‘gold’ open access & gold mine for publishers
Following a discussion within the IMS publication committee and the coincidental publication of a central double page in Le Monde, weekend science&techno section [not that it was particularly informative!], here are some thoughts of mine on open access and publications:
First, the EU is philosophically inclined toward Open Access and has been putting some money into the game towards that goal:
As of 2014, all articles produced with funding from Horizon 2020 will have to be accessible: articles will
either immediately be made accessible online by the publisher (‘Gold’ open access) – up-front publication costs can be eligible for reimbursement by the European Commission;
or researchers will make their articles available through an open access repository no later than six months (12 months for articles in the fields of social sciences and humanities) after publication (‘Green’ open access).

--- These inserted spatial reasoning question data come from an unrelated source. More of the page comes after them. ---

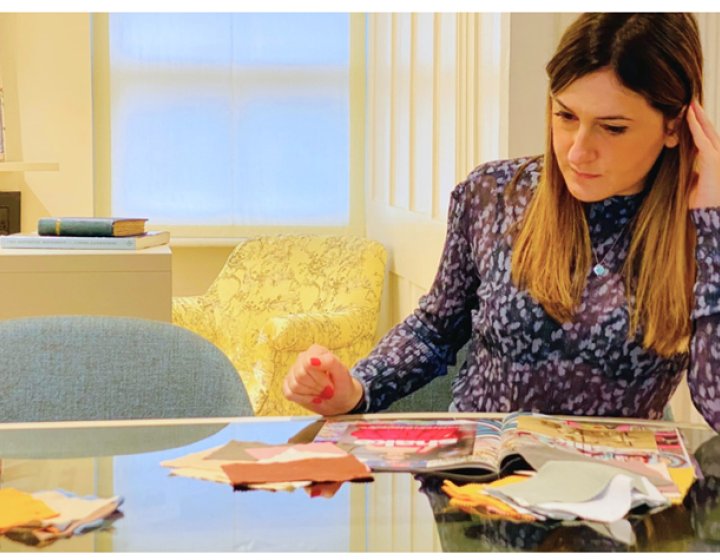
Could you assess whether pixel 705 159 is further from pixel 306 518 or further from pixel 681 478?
pixel 306 518

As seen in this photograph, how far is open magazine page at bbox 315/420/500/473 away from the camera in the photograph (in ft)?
3.90

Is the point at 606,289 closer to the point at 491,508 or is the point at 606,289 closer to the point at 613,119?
the point at 613,119

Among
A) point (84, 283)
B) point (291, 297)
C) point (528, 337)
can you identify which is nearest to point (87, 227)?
point (84, 283)

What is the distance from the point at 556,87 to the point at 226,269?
114 inches

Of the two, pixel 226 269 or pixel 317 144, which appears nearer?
pixel 226 269

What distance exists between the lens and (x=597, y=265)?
163cm

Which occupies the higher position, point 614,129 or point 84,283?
point 614,129

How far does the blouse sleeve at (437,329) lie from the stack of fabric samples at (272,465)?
15.8 inches

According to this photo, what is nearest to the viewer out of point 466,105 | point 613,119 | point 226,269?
point 613,119

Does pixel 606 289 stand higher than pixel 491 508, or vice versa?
pixel 606 289

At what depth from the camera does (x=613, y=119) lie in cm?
152

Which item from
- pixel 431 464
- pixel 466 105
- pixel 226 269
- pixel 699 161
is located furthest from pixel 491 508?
pixel 226 269

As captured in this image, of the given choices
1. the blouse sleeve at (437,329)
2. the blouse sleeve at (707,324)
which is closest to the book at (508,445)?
the blouse sleeve at (707,324)

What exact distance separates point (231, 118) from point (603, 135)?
3489 mm
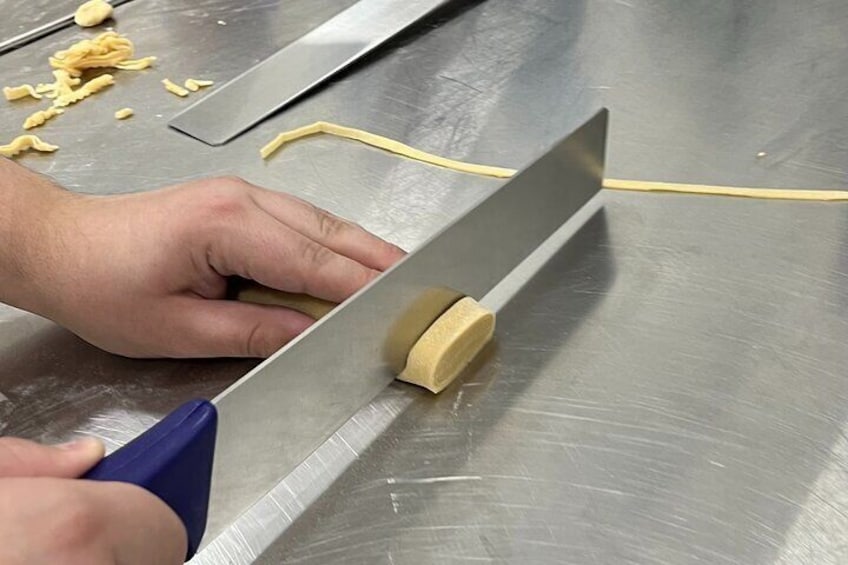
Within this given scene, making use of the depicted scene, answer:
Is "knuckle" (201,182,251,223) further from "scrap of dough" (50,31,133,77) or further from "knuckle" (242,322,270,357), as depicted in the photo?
"scrap of dough" (50,31,133,77)

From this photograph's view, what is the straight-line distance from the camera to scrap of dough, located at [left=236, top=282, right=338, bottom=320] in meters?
0.62

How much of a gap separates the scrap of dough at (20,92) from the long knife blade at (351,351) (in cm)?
49

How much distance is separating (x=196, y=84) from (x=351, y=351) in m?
0.46

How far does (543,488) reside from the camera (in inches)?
22.1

This means that putting IMS publications on arXiv or on HAL (which is compulsory for CNRS and AERES evaluations, hence for most French public researchers, contrary to what Le Monde states) is fine and sufficient for EU funded research. It seems to be the same in other countries (ok, EU is not yet a country!) like Australia…
My personnal position on the issue is that I do not understand the ‘gold’ open access perspective. Since tax-payers are supporting public-funded research, why should they support the journals that publish this research if it is available on a public depository like arXiv for free? Simply because the publication in the journals gives a validation of the scientific contents? The argument was that it would save money on public libraries subscribing to expensive journals like Elsevier‘s, but paying the ‘gold’ open access is another way of redirecting tax-payers money towards publishers’ pockets, so this sounds like a loophole… I would thus be very much in favour of keeping the arXiv solution as is, since it is the greenest one, as long as we comply with local national regulations.